1. Barrio Adentro (Into the Barrio) is a program sponsored by the Venezuelan government that has brought some 20,000 Cuban medical personnel offering quality health care free of charge in working-class neighborhoods and rural areas where working people have had little or no access to medical services. Barrio Adentro and other social programs, such as a nationwide literacy campaign, are referred to in Venezuela as "missions." The Mercals are government supermarkets that sell food at subsidized prices.

2. In an attempted coup on April 11, 2002, Venezuela's president Hugo Chávez and a number of his ministers and other government officials were arrested.

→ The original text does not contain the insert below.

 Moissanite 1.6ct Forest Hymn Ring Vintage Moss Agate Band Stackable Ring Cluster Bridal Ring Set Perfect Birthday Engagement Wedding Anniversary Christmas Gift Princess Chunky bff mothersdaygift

In response, hundreds of thousands of working people poured out of the poor neighborhoods of Caracas. In face of this massive show of support for the Chávez administration, the military divided and the coup collapsed after two days.

3. In 2004 the imperialist-backed opposition tried once again to oust Chávez, this time through a recall referendum that took place August 15. With a massive, organized effort by workers and farmers throughout the country, the referendum was defeated, with more than 59 percent voting "no."

4. At the beginning of "Our Politics Start with the World," Barnes quotes a statement made in December 1920 at the All-Russia Congress of Soviets by V.I. Lenin, the central leader of the October 1917 Russian Revolution. "Communism is Soviet power plus the electrification of the entire country," Lenin said.

5. Harry Villegas was referring to the presentation of Our History Is Still Being Written: The Story of Three Chinese-Cuban Generals in the Cuban Revolution, a book by Armando Choy, Gustavo Chui, and Moisés Sío Wong. The event took place November 18 as part of Venezuela's Second International Book Fair. An article on the meeting appeared in the December 11 Militant. Sío Wong describes the incident on the Rebel Army reserves in the Sierra Maestra mountains that Villegas refers to here in pages 116—17 of Our History Is Still Being Written.

6. Camilo Cienfuegos was captain in column 4 of the Rebel Army, which was headed by Fidel Castro and led the 1956—58 revolutionary war in Cuba to overthrow the U.S.-backed Batista dictatorship. He was promoted to commander in 1958, and became the Rebel Army's chief of staff in January 1959. He was killed in October of that year when the plane he was riding was lost at sea.